Ground Truth Labeling Guide¶
Date: 2026-05-07 Refs: #36 (HAND-004)
Purpose¶
This guide defines how to manually label hand grasp images/video for the LABIS dataset. Ground truth labels are essential for validating AI model outputs.
Who Labels¶
- Primary annotator: trained researcher familiar with grasp taxonomy (see grasp-taxonomy.md).
- If inter-annotator agreement is needed: two independent annotators label the same sample, disagreements resolved by a third.
Label Schema¶
Each sample in the manifest requires a ground_truth_label with the following format:
{grasp_id}:{confidence}
Where:
- grasp_id: One of the 6 taxonomy IDs (power_grasp, precision_pinch, spherical_grasp, lateral_pinch, tripod_grasp, hook_grasp) or no_grasp / ambiguous.

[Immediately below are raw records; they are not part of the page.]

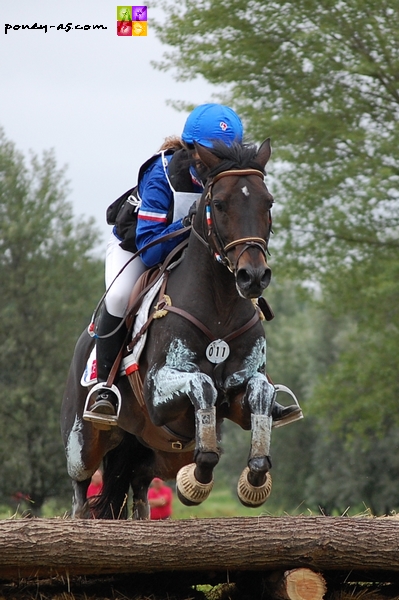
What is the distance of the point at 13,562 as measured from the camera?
16.6ft

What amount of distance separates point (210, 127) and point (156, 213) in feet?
2.17

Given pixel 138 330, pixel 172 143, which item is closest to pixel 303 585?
pixel 138 330

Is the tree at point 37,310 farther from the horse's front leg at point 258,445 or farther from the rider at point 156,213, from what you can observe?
the horse's front leg at point 258,445

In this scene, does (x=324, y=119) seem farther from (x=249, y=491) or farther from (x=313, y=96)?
(x=249, y=491)

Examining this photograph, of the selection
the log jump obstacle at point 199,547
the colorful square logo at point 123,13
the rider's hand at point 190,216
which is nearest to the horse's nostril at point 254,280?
the rider's hand at point 190,216

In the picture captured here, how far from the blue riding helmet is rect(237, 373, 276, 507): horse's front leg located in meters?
1.52

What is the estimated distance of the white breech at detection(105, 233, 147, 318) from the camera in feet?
20.9

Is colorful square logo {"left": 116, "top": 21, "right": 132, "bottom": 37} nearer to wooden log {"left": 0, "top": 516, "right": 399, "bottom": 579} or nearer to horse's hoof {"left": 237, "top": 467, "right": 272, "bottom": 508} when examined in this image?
horse's hoof {"left": 237, "top": 467, "right": 272, "bottom": 508}

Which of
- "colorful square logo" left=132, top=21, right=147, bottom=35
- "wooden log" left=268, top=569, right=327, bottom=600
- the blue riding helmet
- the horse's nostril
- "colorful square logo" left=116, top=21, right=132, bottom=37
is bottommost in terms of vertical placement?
"wooden log" left=268, top=569, right=327, bottom=600

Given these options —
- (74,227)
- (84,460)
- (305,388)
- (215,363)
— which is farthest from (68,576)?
(305,388)

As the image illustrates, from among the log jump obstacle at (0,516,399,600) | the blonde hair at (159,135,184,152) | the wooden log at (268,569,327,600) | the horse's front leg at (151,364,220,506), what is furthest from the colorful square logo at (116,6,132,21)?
the wooden log at (268,569,327,600)

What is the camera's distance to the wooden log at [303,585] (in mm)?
5262

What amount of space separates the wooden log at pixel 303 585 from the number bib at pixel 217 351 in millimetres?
1283

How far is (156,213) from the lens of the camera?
19.7 feet
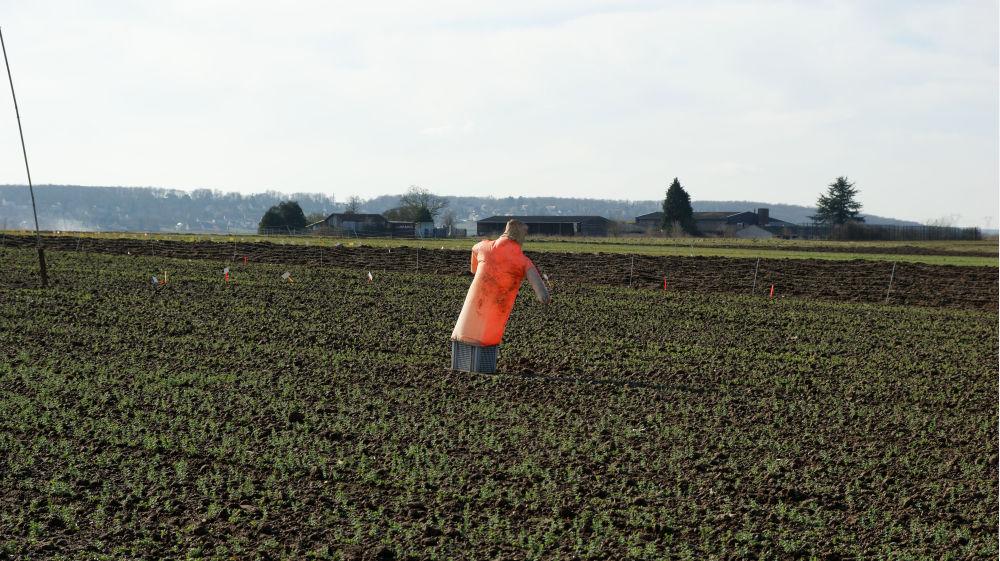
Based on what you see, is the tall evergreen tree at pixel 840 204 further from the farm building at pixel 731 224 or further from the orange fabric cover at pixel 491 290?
the orange fabric cover at pixel 491 290

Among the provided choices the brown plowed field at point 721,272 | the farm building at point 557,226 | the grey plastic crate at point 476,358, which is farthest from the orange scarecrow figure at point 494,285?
the farm building at point 557,226

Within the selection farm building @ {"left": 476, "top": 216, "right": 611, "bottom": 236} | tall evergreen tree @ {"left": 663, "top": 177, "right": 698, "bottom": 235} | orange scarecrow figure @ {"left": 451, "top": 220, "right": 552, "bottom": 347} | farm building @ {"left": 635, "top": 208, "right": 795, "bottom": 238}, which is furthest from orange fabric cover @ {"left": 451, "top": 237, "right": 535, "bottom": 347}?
farm building @ {"left": 476, "top": 216, "right": 611, "bottom": 236}

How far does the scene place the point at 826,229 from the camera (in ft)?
353

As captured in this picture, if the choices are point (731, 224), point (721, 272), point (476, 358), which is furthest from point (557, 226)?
point (476, 358)

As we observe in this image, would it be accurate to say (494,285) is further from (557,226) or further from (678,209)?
(557,226)

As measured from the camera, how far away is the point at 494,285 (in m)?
14.0

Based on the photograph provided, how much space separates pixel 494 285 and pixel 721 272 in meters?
24.2

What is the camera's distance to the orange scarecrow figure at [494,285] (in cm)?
1398

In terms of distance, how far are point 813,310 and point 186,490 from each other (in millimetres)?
20060

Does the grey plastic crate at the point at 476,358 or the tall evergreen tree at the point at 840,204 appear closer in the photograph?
the grey plastic crate at the point at 476,358

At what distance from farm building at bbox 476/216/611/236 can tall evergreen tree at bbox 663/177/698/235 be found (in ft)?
44.5

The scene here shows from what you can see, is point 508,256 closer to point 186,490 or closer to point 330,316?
point 186,490

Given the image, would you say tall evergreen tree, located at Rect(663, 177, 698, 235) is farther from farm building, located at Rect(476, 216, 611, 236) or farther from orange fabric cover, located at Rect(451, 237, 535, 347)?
orange fabric cover, located at Rect(451, 237, 535, 347)

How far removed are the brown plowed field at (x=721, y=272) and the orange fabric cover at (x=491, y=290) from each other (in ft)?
51.3
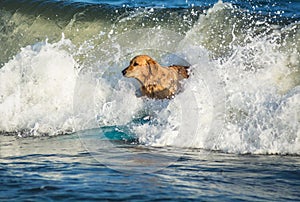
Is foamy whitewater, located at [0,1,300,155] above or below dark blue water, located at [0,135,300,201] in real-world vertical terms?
above

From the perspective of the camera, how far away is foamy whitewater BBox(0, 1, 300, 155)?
8.46 meters

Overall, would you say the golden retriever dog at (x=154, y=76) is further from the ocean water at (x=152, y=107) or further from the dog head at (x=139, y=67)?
the ocean water at (x=152, y=107)

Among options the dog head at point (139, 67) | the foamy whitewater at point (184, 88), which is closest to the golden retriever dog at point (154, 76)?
the dog head at point (139, 67)

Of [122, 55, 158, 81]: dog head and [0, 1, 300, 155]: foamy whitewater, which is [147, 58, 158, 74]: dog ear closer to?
[122, 55, 158, 81]: dog head

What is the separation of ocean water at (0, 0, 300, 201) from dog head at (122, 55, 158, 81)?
0.54 meters

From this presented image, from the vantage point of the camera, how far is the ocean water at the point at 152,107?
613cm

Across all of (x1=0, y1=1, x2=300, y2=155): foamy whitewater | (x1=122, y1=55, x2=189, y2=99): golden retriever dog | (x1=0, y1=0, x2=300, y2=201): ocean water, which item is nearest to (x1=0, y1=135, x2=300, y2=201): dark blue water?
(x1=0, y1=0, x2=300, y2=201): ocean water

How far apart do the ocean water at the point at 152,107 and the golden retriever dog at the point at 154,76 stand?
0.22 metres

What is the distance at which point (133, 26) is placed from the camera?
14.6 meters

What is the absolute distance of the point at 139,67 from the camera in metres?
10.2

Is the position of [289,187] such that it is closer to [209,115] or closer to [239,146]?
[239,146]

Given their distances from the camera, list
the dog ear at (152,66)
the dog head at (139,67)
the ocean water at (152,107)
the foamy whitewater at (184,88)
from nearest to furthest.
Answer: the ocean water at (152,107)
the foamy whitewater at (184,88)
the dog head at (139,67)
the dog ear at (152,66)

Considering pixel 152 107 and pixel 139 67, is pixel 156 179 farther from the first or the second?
pixel 139 67

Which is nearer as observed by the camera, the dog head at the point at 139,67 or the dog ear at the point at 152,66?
the dog head at the point at 139,67
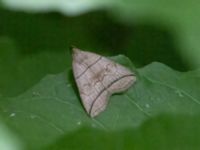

- confidence: certain, probable, or uncertain.
Examples¶
power_grasp:certain— clearly a power grasp, no ambiguity.precision_pinch:probable— looks like precision pinch but slight finger position uncertainty.ambiguous:uncertain— cannot determine grasp type from this angle/frame.
Labeling Procedure¶
- Open image or video frame.
- Identify which grasp type is being performed using grasp-taxonomy.md definitions.
- Assess confidence based on visibility of key landmarks.
- Record in manifest CSV:
ground_truth_labelcolumn. - If the grasp does not match any taxonomy entry, use
no_grasporambiguous.
Quality Criteria¶
- Label only frames where the hand is in a stable grasp position (not transitioning).
- If occlusion prevents identification, label as
ambiguous:uncertain. - For video: label the frame with clearest grasp, note the timestamp.
- Never guess based on the object alone; the hand posture must confirm the grasp type.
Common Mistakes¶
- Labeling based on object identity rather than observed hand posture.
- Confusing lateral_pinch (thumb-to-index-side) with precision_pinch (tip-to-tip).
- Labeling transitional frames where the grasp is not yet formed.